:: Seçilen Bölüm ::
Ali Bilge, Ekonomi-Politik'te Türkiye'nin Paris İklim Anlaşmasını onayladıktan sonra tekrar gelişmiş ülkelere dahil olma talebine, ABD'de iklim krizinin finansal etkileri üzerine yayınlanan rapora ve G20'de vergi oranları hakkında alınan karara değindi.
(1 Kasım 2021 tarihinde Açık Radyo’da Ekonomi Politik programında yayınlanmıştır.)
Ömer Madra: Günaydın Ali bey, merhabalar!
Ali Bilge: Merhaba Ömer bey, merhaba Özdeş, merhaba Feryal!
Özdeş Özbay: Günaydın!
AB: İyi haftalar, iyi yayınlar ve yeni yayın dönemimiz de kutlu olsun!
ÖM: Çok teşekkür ederiz, evet 54.yayın dönemine girdik ve size sözü bırakmadan bir şey söyleyeyim, bu yayın döneminde 1319 programcımız gözüküyor, bu bizim için bir rekor. Herhalde dünyada da hatırı sayılır bir rekor olabilir. %99’u da gönüllülerden oluşuyor programcılarımızın. 1200’ün üzerinde de program var. Bir de iklimle ilgili üç yeni programımız oldu. Geçen dönemin sonunda başlamışlardı “İklim habercileri” diye cuma sabahları, “Yeşil Havadis” cumartesi sabahları ve “Haftanın Haber Hasatı” da pazar sabahları. Bu iklim meselesine ağırlık vermeye çalışıyoruz elden geldiği ölçüde. Çünkü çok kritik bir dönem oldu, döneme girdik yani apaçık ortada. Son olarak da şunu söyleyeyim, yeni programcılarımız arasında 10 yaşında dört çocuk da yer alıyor. Bu da kendi başına ayrı bir keyif bizim için doğrusu.

:: Alıştırma Seti ::
1. Seçilen bölüme göre pazar sabahları yayınlanan iklim programının adı nedir?
2. Seçilen bölümde "Ali Bilge, Ekonomi-Politik'te" ifadesinden başlayıp "Politik programında yayınlanmıştır.)" ifadesine kadar, bu ifade de dahil olmak üzere, metni hiçbir değişiklik yapmadan yeniden yazın.

:: Kayıtlı Veriler ::
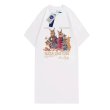 画像2: New 24 Rabbit Design Long Length Tee T shirt Dress レディース　うさぎ　ウサギ　ラビット　デザイン　ロング丈　Tシャツ　ドレス　ワンピース (2)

:: Görev Yanıtları ::
1. Haftanın Haber Hasatı

2.
Ali Bilge, Ekonomi-Politik'te Türkiye'nin Paris İklim Anlaşmasını onayladıktan sonra tekrar gelişmiş ülkelere dahil olma talebine, ABD'de iklim krizinin finansal etkileri üzerine yayınlanan rapora ve G20'de vergi oranları hakkında alınan karara değindi.
(1 Kasım 2021 tarihinde Açık Radyo’da Ekonomi Politik programında yayınlanmıştır.)